Exercise goal
Copy the listing below word for word. Begin at the line that has "See the attached" and stop after the line that has "375L21 399L32 409H48L58".

Data section

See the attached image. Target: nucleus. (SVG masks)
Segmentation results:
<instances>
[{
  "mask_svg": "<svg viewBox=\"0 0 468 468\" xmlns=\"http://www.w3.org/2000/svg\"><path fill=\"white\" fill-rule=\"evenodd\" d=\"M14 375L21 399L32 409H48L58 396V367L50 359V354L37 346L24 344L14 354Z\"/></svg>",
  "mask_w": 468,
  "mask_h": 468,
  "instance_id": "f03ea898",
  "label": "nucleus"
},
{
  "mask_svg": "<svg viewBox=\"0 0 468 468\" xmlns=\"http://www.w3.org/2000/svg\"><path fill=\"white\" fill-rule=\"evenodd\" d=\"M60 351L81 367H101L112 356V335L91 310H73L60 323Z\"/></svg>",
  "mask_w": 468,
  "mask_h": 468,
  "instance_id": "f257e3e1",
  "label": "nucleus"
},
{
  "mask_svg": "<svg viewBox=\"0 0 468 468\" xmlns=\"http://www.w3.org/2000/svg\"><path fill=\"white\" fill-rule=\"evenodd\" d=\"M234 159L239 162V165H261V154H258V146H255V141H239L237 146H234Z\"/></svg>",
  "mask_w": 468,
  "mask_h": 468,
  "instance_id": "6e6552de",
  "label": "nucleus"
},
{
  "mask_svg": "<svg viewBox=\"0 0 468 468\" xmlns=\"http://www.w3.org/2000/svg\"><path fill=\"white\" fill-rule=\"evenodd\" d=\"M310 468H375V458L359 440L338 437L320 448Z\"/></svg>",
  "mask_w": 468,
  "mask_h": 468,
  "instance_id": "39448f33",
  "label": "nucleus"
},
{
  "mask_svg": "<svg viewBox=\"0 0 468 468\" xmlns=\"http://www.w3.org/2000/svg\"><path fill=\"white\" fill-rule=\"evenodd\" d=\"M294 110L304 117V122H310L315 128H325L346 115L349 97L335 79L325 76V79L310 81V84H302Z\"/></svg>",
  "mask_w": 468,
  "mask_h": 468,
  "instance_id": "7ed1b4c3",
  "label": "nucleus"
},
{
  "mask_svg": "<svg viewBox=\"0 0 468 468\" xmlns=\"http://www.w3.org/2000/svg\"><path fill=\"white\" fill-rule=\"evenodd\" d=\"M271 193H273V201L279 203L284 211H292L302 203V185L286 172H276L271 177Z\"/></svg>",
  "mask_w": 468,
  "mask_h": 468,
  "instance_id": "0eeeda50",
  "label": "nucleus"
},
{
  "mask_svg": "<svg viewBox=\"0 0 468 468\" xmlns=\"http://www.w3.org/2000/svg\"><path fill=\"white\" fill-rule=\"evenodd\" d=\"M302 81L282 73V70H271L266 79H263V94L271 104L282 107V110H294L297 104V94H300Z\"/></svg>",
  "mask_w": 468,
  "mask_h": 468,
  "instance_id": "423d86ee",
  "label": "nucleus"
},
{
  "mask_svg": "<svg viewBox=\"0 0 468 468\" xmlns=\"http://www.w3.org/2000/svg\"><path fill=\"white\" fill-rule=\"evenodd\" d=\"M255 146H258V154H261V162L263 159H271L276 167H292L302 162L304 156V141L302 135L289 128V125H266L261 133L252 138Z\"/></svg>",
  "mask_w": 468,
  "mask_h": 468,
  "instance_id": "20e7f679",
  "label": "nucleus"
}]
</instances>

==

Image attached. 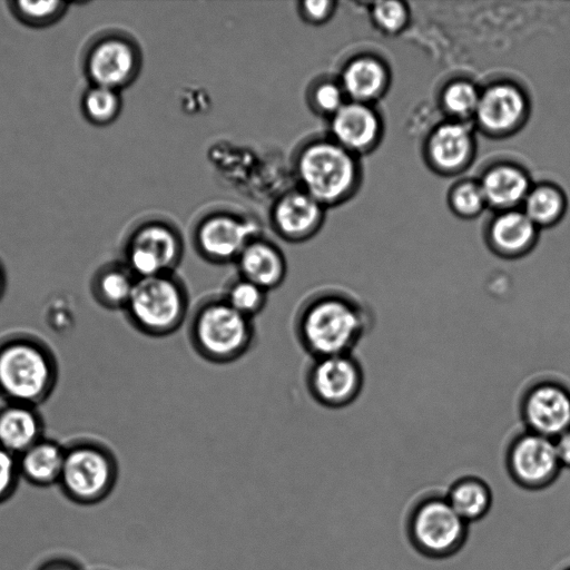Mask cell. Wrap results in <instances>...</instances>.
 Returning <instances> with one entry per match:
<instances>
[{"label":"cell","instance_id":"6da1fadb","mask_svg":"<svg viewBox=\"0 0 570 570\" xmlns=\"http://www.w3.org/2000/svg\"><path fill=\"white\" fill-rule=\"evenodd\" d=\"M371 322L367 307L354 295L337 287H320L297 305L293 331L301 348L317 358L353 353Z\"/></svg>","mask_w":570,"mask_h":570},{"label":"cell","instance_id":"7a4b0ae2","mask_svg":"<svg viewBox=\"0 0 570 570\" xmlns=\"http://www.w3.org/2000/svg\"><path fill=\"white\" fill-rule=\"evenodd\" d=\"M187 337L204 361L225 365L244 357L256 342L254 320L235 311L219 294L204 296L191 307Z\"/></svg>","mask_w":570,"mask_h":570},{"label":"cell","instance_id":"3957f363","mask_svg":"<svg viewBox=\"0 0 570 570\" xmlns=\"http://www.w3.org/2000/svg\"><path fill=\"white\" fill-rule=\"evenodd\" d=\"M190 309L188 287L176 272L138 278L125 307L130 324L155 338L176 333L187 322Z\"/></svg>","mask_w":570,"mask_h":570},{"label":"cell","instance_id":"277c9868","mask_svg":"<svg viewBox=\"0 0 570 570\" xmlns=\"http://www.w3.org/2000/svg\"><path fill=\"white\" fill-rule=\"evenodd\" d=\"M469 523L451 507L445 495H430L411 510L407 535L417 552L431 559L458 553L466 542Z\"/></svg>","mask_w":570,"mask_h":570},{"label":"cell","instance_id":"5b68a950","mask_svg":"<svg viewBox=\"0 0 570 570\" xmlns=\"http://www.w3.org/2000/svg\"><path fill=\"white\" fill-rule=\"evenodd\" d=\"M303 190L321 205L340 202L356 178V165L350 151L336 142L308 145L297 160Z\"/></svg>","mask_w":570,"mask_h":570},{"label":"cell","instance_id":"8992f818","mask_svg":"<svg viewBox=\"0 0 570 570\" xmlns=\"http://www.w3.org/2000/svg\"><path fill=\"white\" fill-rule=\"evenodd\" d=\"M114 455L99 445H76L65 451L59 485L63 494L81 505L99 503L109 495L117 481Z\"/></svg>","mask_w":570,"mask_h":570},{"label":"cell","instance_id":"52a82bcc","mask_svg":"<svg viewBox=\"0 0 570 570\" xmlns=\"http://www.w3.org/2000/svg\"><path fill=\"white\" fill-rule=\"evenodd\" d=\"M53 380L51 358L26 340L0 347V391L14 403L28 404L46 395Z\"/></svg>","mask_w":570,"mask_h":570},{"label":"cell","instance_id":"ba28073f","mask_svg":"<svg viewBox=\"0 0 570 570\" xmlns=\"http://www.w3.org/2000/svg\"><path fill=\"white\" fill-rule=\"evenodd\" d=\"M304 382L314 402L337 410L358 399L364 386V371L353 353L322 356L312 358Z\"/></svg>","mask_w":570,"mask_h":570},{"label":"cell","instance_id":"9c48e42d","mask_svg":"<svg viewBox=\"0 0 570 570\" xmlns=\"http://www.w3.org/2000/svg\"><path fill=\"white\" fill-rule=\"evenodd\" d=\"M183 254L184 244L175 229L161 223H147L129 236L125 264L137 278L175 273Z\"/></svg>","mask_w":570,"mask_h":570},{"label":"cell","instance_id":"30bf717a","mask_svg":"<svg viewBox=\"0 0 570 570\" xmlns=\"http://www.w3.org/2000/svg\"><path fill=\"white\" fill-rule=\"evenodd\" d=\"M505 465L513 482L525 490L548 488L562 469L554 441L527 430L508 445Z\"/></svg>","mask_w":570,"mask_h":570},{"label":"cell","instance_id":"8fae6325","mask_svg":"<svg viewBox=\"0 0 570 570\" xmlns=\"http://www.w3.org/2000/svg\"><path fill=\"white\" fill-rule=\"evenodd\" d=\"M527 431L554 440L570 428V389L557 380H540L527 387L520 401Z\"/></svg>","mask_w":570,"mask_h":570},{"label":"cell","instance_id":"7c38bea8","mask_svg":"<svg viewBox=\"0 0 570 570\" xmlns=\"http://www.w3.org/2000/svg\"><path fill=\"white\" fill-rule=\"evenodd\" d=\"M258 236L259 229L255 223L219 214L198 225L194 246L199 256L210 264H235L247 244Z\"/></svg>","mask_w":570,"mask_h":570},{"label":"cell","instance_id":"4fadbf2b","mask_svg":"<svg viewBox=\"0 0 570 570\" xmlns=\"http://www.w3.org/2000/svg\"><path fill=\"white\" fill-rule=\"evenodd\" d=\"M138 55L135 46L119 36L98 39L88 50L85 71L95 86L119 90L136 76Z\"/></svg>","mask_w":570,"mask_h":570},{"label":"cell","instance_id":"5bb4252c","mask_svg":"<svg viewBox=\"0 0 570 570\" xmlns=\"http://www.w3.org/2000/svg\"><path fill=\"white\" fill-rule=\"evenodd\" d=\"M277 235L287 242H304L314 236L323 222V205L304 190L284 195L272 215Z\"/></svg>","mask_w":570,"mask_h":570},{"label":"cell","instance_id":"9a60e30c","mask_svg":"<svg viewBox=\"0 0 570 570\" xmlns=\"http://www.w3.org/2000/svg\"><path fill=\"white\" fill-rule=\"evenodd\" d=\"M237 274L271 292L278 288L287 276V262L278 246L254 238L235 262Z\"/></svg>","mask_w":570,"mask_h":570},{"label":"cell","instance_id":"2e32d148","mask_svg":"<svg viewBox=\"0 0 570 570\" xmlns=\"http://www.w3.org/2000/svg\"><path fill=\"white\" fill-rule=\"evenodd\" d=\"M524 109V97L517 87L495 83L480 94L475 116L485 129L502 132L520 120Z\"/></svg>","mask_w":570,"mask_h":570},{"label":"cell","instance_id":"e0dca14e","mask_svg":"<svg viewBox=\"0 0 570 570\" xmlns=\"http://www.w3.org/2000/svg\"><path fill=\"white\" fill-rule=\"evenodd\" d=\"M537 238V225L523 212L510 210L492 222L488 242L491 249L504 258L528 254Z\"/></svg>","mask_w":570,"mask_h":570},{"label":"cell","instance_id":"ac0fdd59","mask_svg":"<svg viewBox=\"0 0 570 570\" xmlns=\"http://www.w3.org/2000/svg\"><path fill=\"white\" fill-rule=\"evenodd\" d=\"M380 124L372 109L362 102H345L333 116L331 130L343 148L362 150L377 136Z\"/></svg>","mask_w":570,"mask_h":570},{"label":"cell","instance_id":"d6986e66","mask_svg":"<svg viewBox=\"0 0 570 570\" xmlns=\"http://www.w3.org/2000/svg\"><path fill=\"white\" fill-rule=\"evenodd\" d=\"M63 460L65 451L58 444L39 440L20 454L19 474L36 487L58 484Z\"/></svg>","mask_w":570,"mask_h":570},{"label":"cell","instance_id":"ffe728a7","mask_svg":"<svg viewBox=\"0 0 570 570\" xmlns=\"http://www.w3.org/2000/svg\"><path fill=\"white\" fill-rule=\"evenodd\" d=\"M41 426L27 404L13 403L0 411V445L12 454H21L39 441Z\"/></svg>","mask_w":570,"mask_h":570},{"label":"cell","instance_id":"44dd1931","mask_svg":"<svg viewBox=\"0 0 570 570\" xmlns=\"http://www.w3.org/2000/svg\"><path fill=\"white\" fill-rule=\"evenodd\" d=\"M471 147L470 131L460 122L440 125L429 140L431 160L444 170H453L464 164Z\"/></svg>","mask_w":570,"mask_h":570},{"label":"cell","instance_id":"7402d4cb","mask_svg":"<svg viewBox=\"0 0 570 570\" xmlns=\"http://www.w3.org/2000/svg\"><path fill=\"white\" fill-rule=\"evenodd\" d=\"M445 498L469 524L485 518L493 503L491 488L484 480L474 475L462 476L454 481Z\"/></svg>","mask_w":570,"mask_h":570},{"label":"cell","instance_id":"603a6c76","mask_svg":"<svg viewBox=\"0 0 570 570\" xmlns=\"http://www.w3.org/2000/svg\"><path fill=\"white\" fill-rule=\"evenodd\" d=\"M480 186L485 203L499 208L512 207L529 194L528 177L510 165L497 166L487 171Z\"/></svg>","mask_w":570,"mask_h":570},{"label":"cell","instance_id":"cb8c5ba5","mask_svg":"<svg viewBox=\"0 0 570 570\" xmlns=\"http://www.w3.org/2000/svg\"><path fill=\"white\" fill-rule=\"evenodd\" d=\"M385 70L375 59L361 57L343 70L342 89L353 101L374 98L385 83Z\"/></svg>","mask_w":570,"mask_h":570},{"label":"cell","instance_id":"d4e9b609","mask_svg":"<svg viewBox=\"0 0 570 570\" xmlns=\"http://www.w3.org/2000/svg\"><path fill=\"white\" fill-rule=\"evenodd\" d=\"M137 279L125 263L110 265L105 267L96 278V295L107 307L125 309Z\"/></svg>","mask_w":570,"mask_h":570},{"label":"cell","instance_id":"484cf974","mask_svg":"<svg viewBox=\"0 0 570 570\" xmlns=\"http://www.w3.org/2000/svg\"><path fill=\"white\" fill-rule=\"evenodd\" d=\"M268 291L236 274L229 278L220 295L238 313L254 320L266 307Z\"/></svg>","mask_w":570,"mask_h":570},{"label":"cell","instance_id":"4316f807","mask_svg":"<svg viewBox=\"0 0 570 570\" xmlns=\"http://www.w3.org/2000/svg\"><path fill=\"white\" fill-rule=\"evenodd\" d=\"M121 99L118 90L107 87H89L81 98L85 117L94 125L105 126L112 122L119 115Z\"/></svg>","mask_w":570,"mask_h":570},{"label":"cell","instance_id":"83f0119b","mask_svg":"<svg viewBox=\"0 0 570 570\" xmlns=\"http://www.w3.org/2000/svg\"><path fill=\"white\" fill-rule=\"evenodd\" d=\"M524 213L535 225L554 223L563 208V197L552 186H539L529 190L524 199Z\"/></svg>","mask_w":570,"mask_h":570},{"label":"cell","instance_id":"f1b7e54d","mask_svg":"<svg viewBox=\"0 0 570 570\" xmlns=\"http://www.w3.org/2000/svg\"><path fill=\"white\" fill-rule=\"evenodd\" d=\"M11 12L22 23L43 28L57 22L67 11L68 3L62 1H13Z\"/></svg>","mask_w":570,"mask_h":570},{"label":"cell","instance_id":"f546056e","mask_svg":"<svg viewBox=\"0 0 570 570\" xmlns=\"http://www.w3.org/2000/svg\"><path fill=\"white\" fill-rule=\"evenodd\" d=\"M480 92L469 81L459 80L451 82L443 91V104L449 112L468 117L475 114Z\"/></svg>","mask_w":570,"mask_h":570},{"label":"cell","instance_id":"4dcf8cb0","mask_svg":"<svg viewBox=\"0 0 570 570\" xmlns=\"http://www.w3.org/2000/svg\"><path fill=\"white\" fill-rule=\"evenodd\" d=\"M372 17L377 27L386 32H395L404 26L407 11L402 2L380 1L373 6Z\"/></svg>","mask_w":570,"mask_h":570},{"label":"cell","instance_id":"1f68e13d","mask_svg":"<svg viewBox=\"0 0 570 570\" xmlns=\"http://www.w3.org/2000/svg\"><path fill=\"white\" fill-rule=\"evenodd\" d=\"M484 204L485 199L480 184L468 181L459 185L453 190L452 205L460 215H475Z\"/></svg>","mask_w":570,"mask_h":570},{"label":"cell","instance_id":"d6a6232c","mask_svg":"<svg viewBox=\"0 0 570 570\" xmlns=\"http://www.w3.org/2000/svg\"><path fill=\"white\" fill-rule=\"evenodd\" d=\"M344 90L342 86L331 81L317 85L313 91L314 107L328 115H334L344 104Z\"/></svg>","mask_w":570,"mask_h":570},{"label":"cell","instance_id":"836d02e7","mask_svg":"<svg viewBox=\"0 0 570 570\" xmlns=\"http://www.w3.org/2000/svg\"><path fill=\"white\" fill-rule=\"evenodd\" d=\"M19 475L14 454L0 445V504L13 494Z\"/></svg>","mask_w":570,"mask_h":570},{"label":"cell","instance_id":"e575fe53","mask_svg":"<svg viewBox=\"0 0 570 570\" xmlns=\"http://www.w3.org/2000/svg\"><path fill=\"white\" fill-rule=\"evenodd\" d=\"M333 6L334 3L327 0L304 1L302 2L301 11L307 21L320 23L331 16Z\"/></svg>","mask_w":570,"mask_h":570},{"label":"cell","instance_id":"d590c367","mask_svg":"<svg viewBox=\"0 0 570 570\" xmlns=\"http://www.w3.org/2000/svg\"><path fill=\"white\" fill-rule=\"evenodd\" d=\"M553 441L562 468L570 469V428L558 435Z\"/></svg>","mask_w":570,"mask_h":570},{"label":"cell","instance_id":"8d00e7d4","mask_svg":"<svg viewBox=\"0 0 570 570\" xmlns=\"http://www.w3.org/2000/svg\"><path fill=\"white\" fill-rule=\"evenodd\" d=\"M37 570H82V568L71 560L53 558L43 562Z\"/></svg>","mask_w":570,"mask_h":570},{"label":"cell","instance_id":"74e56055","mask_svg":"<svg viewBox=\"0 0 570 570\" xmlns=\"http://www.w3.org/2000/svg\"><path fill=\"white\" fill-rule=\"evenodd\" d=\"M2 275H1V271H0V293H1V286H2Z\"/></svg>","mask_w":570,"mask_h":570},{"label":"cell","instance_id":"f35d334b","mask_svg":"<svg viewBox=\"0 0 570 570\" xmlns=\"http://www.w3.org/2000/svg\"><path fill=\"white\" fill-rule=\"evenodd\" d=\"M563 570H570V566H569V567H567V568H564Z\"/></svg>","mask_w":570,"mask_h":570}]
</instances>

Answer for this exercise
See the attached image. Target: nucleus. (SVG masks)
Segmentation results:
<instances>
[{
  "mask_svg": "<svg viewBox=\"0 0 468 468\" xmlns=\"http://www.w3.org/2000/svg\"><path fill=\"white\" fill-rule=\"evenodd\" d=\"M14 375L21 399L32 409H48L58 396V367L50 359V354L37 346L24 344L14 354Z\"/></svg>",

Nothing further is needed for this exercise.